10. Mai 2023: Oh seliger Glaube, der sich himmelwärts auf des Gebetes weißem Fittich schwingt. (Emanuel Geibel, vertont von Clara Schumann)
Oh ich liebe „Abendfeier in Venedig“ von Clara Schumann – dirigiere ich in ein paar Wochen. Ich muss mich, wenn ich mich in Stücke verliebe, bemühen, nicht die Augen zu schließen und dahin zu schmelzen (wie an Klavier oder Orgel). Ich habe dann Genuss und Gänsehaut und soll doch eigentlich arbeiten. Viele Orchester-Dirigenten schließen die Augen (ich auch), aber Chordirigentinnen nicht unbedingt. Manche finden es unhöflich dem Chor gegenüber, weil man sich dabei in sein eigenes Erleben zurückziehen würde und sich dem Chor verschließt. Das empfinde ich als eine sehr philosophische Frage. Das sehe ich nämlich nicht so.
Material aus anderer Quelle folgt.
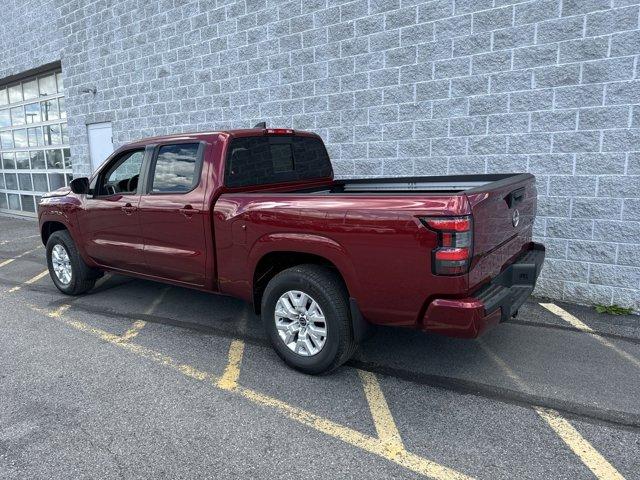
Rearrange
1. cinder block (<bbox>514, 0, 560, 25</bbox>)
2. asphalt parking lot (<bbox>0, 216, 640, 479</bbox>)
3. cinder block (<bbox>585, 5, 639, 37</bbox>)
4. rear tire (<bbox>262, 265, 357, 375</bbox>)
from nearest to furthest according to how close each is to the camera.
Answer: asphalt parking lot (<bbox>0, 216, 640, 479</bbox>)
rear tire (<bbox>262, 265, 357, 375</bbox>)
cinder block (<bbox>585, 5, 639, 37</bbox>)
cinder block (<bbox>514, 0, 560, 25</bbox>)

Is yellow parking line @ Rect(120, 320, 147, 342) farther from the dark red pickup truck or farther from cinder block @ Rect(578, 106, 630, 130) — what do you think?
cinder block @ Rect(578, 106, 630, 130)

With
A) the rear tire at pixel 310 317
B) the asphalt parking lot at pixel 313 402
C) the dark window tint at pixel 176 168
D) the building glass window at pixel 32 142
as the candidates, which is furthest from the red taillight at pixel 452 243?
the building glass window at pixel 32 142

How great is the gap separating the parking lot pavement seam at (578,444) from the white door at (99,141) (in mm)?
9822

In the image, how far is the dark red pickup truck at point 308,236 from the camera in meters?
3.04

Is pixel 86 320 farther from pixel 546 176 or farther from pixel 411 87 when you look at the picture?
pixel 546 176

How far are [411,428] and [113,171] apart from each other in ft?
13.2

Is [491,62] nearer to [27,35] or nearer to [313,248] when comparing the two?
[313,248]

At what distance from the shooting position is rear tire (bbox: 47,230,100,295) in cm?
581

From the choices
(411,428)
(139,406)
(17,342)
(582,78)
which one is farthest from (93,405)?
(582,78)

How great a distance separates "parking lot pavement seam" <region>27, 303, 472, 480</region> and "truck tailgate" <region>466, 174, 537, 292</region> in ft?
3.54

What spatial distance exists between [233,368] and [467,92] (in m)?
4.09

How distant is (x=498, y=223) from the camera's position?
332 centimetres

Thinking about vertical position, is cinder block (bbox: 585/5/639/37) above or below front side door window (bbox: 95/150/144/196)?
above

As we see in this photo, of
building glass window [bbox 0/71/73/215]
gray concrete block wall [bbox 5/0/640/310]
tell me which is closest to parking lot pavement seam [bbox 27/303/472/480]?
gray concrete block wall [bbox 5/0/640/310]
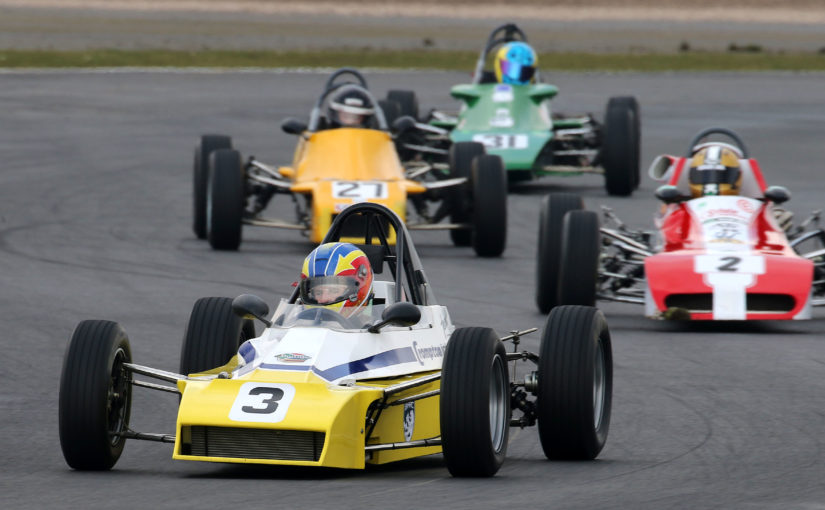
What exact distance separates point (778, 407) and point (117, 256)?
9.94 m

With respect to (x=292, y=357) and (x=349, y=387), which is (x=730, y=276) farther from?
(x=349, y=387)

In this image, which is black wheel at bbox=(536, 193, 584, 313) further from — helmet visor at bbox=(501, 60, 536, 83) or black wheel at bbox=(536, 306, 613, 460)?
helmet visor at bbox=(501, 60, 536, 83)

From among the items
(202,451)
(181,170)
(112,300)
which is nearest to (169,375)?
(202,451)

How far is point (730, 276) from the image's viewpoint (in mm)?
15273

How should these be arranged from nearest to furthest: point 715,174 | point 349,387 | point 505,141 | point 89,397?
point 89,397, point 349,387, point 715,174, point 505,141

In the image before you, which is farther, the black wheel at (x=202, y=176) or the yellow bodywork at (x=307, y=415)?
the black wheel at (x=202, y=176)

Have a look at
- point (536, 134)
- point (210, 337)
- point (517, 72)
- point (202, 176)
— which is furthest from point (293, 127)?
point (210, 337)

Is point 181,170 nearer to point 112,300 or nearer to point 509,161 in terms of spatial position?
point 509,161

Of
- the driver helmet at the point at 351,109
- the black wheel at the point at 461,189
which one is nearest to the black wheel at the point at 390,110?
the driver helmet at the point at 351,109

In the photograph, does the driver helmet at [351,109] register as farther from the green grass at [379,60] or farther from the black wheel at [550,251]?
the green grass at [379,60]

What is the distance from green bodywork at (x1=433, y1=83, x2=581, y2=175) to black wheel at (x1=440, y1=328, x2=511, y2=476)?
52.9ft

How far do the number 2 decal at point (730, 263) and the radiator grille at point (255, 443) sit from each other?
716cm

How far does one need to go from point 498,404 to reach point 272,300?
745cm

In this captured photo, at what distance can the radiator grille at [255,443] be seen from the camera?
8.94 m
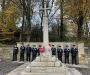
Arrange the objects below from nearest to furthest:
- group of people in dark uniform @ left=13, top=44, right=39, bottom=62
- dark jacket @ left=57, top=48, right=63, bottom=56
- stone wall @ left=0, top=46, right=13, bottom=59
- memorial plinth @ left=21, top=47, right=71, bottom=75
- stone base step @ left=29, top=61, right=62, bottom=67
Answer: memorial plinth @ left=21, top=47, right=71, bottom=75 < stone base step @ left=29, top=61, right=62, bottom=67 < dark jacket @ left=57, top=48, right=63, bottom=56 < group of people in dark uniform @ left=13, top=44, right=39, bottom=62 < stone wall @ left=0, top=46, right=13, bottom=59

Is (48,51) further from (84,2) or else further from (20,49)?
(84,2)

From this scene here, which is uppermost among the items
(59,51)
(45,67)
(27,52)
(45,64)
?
(59,51)

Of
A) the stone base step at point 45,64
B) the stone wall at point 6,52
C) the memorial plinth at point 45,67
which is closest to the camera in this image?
the memorial plinth at point 45,67

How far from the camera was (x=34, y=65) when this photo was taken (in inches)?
739

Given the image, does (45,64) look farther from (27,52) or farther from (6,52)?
(6,52)

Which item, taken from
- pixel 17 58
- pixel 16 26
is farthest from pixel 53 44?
pixel 16 26

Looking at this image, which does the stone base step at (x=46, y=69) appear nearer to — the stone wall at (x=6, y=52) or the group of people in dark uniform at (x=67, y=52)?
the group of people in dark uniform at (x=67, y=52)

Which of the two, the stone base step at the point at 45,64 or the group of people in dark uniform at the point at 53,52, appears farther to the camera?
the group of people in dark uniform at the point at 53,52

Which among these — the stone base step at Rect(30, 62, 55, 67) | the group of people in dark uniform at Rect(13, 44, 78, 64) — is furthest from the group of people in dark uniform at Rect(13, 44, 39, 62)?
the stone base step at Rect(30, 62, 55, 67)

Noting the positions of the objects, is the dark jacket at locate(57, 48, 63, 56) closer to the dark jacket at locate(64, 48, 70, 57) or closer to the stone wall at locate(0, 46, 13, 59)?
the dark jacket at locate(64, 48, 70, 57)

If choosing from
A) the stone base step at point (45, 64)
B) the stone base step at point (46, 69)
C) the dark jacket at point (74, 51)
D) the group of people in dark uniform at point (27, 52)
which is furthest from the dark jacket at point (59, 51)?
the stone base step at point (46, 69)

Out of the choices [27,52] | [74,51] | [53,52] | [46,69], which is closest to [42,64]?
[46,69]

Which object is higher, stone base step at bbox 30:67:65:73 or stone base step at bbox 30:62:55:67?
stone base step at bbox 30:62:55:67

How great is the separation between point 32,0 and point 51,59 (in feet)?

Das liegt daran, dass ich sowieso von Kindheit an der Typ Künstlerin bin, die sich in die Musik zurückzieht. Und damit andere mitzieht.
So muss ich darüber nachdenken, ob es nicht als Chorleiterin wichtiger ist, anderen stets in die Augen zu sehen, um sie mitzuziehen. Eines ist klar: Die MusikerInnen und Menschen allgemein mögen es, wenn ich sie ansehe. Die Tendenz, mich manchmal zurückzuziehen, wird im Gegenteil auch im Leben von vielen nicht geschätzt.
Ach. Clara Schumann hat in vielen Städten (z.B. Hannover, so hörte ich) nur eine kleine Gasse benannt bekommen, während es in ganz Deutschland Hunderte von Robert-Schumann-Straßen und Tausende von Goethe-Straßen gibt. Warum ist dieses irdische Leben oft ungerecht? Ich tröste mich mit der Bibel. Im Himmel werden gerade die irdisch gesehen Kleinen die Großen sein. Und umgekehrt.